Friday, 15 July 2011

Greek and Italy Downgrades

Amongst the carnage of the media-political mudfest that has been the News Internatioanl story, unnoticed by many the Euro crisis has entered a new phase.

With Ireland and Italy heading either deeply into junk bond status or hovering precipitously over it, the Euro is finally doomed.

Now, this has been said before and I fully expect a healthy amount of QE to be unleashed to settle the markets before the year is out (this is the only way to save the ECB too, so watch out those feeling bearish and think through the logic of those in charge!).

However, it's over. The PIIGS cannot survive in the Euro and need to devalue into either euro-lite or their old currencies.

After the whole News International stories die away, I don't have much doubt predicting what is going to dominate the news for the rest for 2011.

15 comments:

Dick the Prick said...

I want to know how someone goes about getting a job with these rating agencies. I reckon i've got all the right skills to get wankered all day and make it up as I go along without ever drawing reference to facts or consequences. Only 6 months late but better late than never I guess. Bunch of knobheads, the lot of them.

measured said...

The ratings agencies can see the crunch coming in August. Doesn't the US interest date fall on the 15th August? The ratings agencies are yet again far too late at trying to cover themselves as it could be messy. If I was Norwegian, I'd fetch popcorn.

Blue Eyes said...

Can't the Euro simply convert itself into a soft currency? Obviously, German voters would not be impressed, but...

chris said...

Haven't we got the ratings agencies we deserve?

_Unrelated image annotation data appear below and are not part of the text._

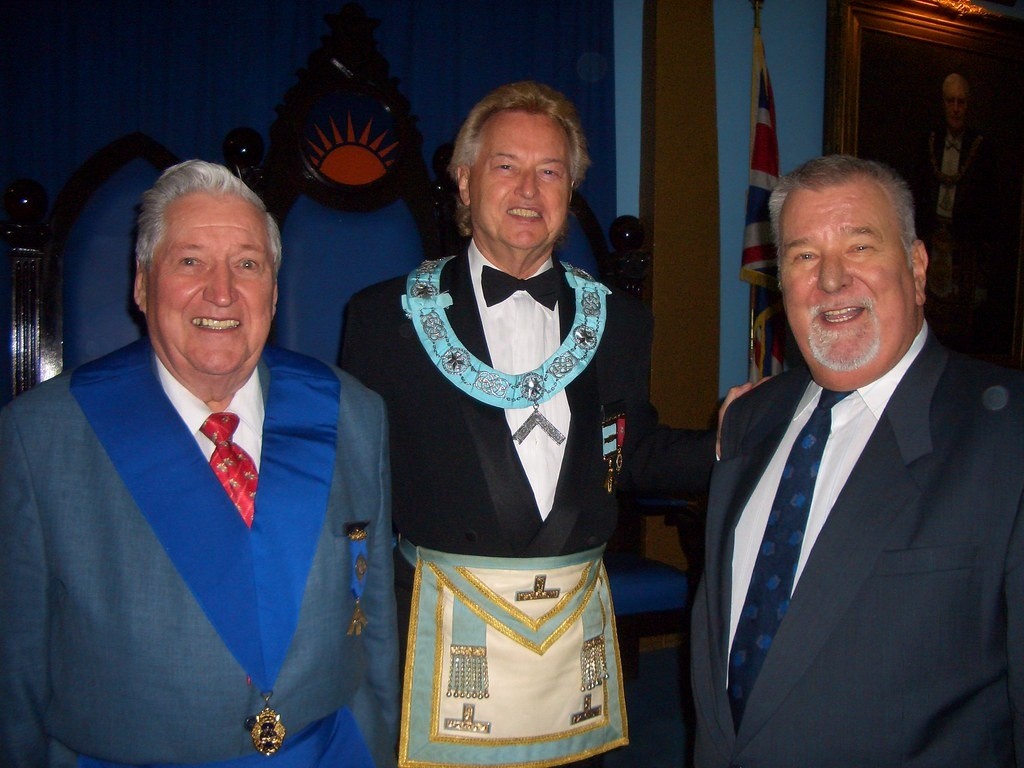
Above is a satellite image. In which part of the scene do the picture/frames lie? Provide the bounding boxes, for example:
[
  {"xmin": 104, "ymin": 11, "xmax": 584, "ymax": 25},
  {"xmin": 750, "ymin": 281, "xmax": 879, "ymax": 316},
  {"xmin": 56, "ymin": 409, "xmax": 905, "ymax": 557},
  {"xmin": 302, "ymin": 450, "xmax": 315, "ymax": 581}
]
[{"xmin": 821, "ymin": 0, "xmax": 1024, "ymax": 370}]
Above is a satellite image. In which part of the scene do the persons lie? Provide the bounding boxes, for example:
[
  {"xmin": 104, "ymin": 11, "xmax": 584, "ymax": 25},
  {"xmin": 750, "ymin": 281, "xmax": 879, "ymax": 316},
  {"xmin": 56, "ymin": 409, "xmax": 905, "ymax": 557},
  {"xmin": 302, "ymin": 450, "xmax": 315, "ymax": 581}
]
[
  {"xmin": 693, "ymin": 154, "xmax": 1024, "ymax": 768},
  {"xmin": 0, "ymin": 159, "xmax": 400, "ymax": 768},
  {"xmin": 339, "ymin": 83, "xmax": 773, "ymax": 767},
  {"xmin": 912, "ymin": 73, "xmax": 998, "ymax": 309}
]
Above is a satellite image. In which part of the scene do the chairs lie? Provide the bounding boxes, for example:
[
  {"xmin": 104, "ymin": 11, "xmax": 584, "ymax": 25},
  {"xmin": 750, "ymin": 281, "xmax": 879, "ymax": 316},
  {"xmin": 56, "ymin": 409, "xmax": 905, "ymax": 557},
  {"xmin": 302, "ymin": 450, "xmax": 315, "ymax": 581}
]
[{"xmin": 438, "ymin": 147, "xmax": 705, "ymax": 641}]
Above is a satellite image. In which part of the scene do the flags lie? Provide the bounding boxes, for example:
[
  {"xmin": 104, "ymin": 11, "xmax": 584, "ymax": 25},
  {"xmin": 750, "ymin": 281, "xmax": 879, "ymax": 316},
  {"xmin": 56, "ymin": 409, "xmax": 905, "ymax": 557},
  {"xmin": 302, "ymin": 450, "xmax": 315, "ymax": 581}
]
[{"xmin": 741, "ymin": 38, "xmax": 780, "ymax": 378}]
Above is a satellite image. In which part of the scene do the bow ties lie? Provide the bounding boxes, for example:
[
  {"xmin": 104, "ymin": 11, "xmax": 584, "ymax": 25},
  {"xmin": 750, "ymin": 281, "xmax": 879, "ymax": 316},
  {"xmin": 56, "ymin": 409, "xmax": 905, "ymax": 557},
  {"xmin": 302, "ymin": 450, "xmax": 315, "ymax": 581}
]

We give them elevated status, allow them to proffer opinions, protected by free-speech laws, and then force the entire financial ecosystem to build their models and structures on top. How can we go crying to the politicians now? There's no going back - make the ratings more conservative and everbody is revealed to be insolvent. Remove them entirely, and we'll just have to start guessing blindly who's going to be next like we did with Lehman.

Timbo614 said...

Are you suggesting CU that we buy this now fantasy market that relies on QE hope to keep it anywhere near bouyant?

Fundamentals and figures is what a the market should be about not future-gazing money press opportunism.

I think that a shake-out of sorts is on the cards and imminent so I'll be keeping my bear suit on at the moment.

Anonymous said...

is it wrong to ask: "how best to capitalise on the rapidly unwinding project"....?

andrew said...

So, if you are right and PIGS (not italy) drift out of the euro, what then?

I am sure that in the short term, the markets will call the end of the world. PIGS will have some nasty transition costs.

In the longer term, doesn't that leave the EUR representing a smaller bunch of 'fitter' countries?

I have half a feeling this is a case of 'Fog in Channel, Continent Cut Off'

Sean said...

So what is going to happen with all the junk that the ECB thinks it does not hold?

Scan said...

Afternoon CU,

Your resident dullard at your service. :)

Do you not think that the EU apperatchiks will go all the way into fiscal union before they drop the Euro? If you think they'll give up on the Euro before they all do a Budd Dwyer, then I think you're kidding yourself.

SumoKing said...

I'm not being funny but you've been posting every 6 weeks for the last 4 years

"HAHA! THE EURO IS DOOMED THIS TIME!"

It's like you're the Hooded Claw and the euro is Penelope Pitstop, a pretty rank, no tread left on the tie Penelope Pitstop but Penelope Pitstop all the same

Budgie said...

I (reluctantly) think like Scan. As with CAGW, the EU has too much at stake to capitulate gracefully. I'm not saying a euro collapse won't happen - just that the EU elite will make the transistion as painful to us as possible.

Botogol said...

'euro-lite' .. (scratches head) so how would that work then?

Anonymous said...

There two big problems affecting facing our treasury with the Euro, the first directly is Ireland (or Eire) all those direct loans by the UK, RBS & Lloyd/HBOS have high amounts lent in Ireland, secondly the UK banks have bought some sort of loan agreements (guarantees I think) to cover the French and German Banks, sounds very similar to the big US bank swindle off setting dodgy loans. It seems as if we are in it whether we like it or not, oh I forgot there was something of an extra contribution to the IMF

Electro-Kevin said...

The News Int furore won't be allowed to die away. The Left (including many Tories) are fizzing with delight over the prospect of the Daily Mail being tamed.

It's the final part of the Left-Wing putsch.

CityUnslicker said...

Sumo, to be fair I wrote my MBA dissertation of the failure of the eea to be a single currency area and that was fifteen years ago, so accusing me of six months is not really going far enough.

We also said for 2 years there was going to be a credit crunch and people said it will all get sorted somehow...sadly this is the same mess. As budd
Gie and others say the eu elites are going to going to go all out to save things, but then end is the same.

Why all the blame for the ratings agencies, in the credit crunch they were lying about aaa loans, this time they are telling everyone countries are broke when they are. If anything the pendulum has swung too far, but probably not.